What needs to be done: Output the stretch of the data from the line containing "What intervening distance" through the end of the data as a JSON list of strings, with one string per line and no blank lines. Leave the pictures out of the answer.

Scene geometry questions:
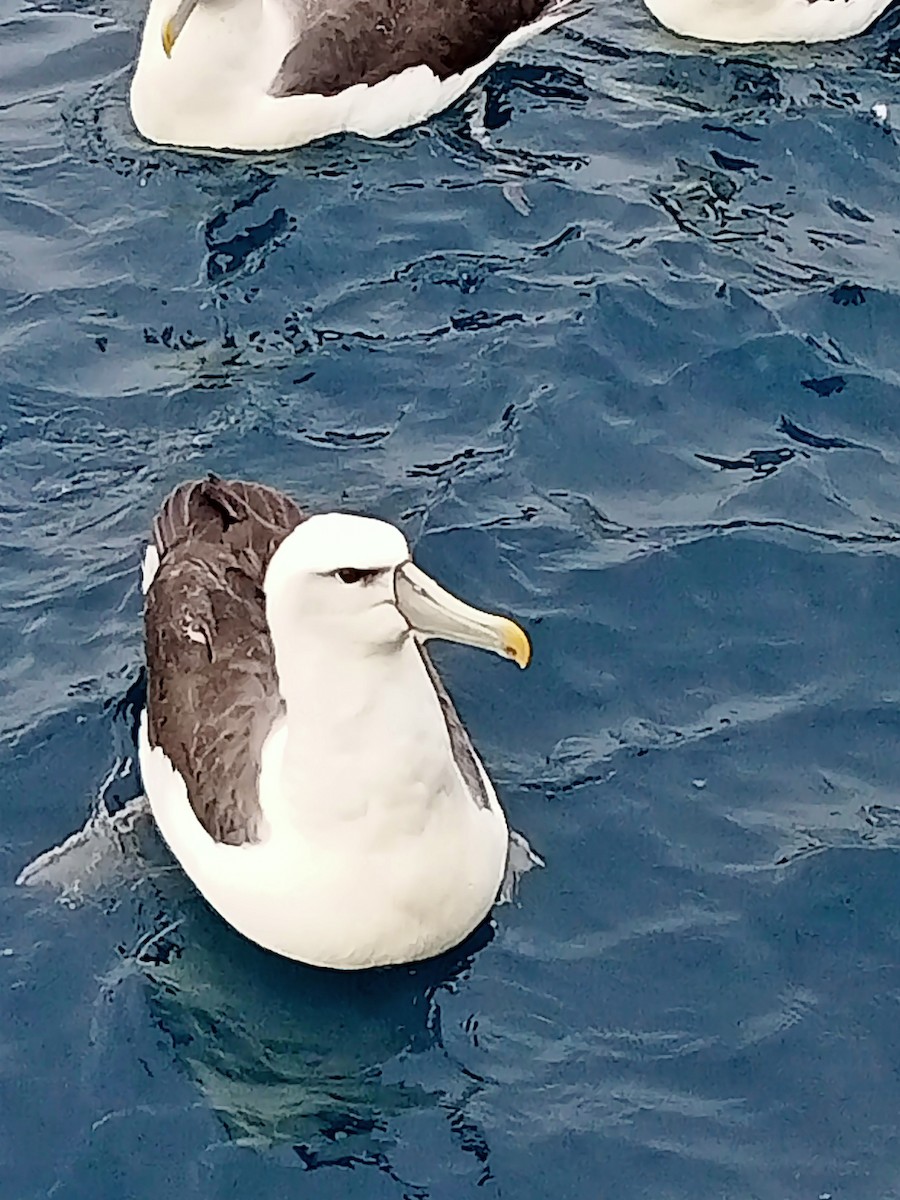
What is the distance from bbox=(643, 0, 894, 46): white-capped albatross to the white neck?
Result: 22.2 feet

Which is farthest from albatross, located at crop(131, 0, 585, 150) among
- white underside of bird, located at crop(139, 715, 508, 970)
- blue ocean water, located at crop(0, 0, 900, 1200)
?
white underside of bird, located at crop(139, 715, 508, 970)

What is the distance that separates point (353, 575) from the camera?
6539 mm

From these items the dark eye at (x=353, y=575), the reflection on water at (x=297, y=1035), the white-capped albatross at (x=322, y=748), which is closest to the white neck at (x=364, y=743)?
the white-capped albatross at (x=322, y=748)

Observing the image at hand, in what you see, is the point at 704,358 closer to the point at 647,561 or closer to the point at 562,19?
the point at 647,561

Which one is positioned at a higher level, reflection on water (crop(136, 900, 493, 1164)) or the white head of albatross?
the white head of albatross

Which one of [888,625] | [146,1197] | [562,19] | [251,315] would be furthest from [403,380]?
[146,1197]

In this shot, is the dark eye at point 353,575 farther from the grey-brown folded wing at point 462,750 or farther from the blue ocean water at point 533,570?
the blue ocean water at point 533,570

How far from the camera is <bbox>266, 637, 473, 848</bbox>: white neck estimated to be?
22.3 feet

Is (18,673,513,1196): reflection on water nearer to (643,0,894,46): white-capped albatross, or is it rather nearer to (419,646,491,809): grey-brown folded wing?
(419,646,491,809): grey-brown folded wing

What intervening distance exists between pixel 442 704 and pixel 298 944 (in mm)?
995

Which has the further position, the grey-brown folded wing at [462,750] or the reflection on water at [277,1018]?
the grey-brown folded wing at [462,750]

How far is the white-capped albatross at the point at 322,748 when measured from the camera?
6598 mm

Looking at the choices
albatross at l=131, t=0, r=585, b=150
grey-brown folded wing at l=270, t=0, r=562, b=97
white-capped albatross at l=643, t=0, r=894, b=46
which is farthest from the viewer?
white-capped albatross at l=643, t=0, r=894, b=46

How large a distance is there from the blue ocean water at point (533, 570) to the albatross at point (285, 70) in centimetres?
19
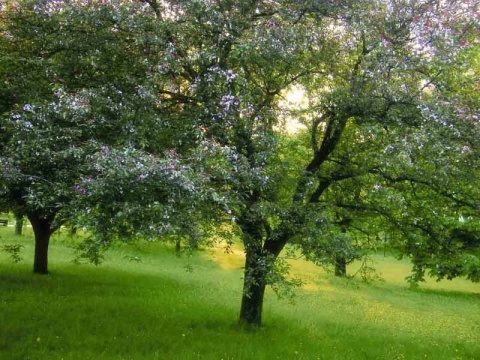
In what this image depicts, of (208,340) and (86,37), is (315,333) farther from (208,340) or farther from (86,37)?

Finished exercise:
[
  "What intervening distance exists between pixel 442 704 and pixel 298 944 (in mm)?",
  "995",
  "Which has the further position, the grey-brown folded wing at [462,750] or the reflection on water at [277,1018]?",
  "the grey-brown folded wing at [462,750]",
  "How far is the white-capped albatross at the point at 322,748 when measured from the camera?",
  "6598 mm",
  "Looking at the choices",
  "albatross at l=131, t=0, r=585, b=150",
  "grey-brown folded wing at l=270, t=0, r=562, b=97",
  "white-capped albatross at l=643, t=0, r=894, b=46",
  "which is farthest from the viewer?",
  "white-capped albatross at l=643, t=0, r=894, b=46",
  "How large a distance is there from the blue ocean water at point (533, 570) to the albatross at point (285, 70) in centimetres?",
  "19",
  "In what this image depicts, of (208,340) and (86,37), is (315,333) farther from (208,340) or farther from (86,37)?"
]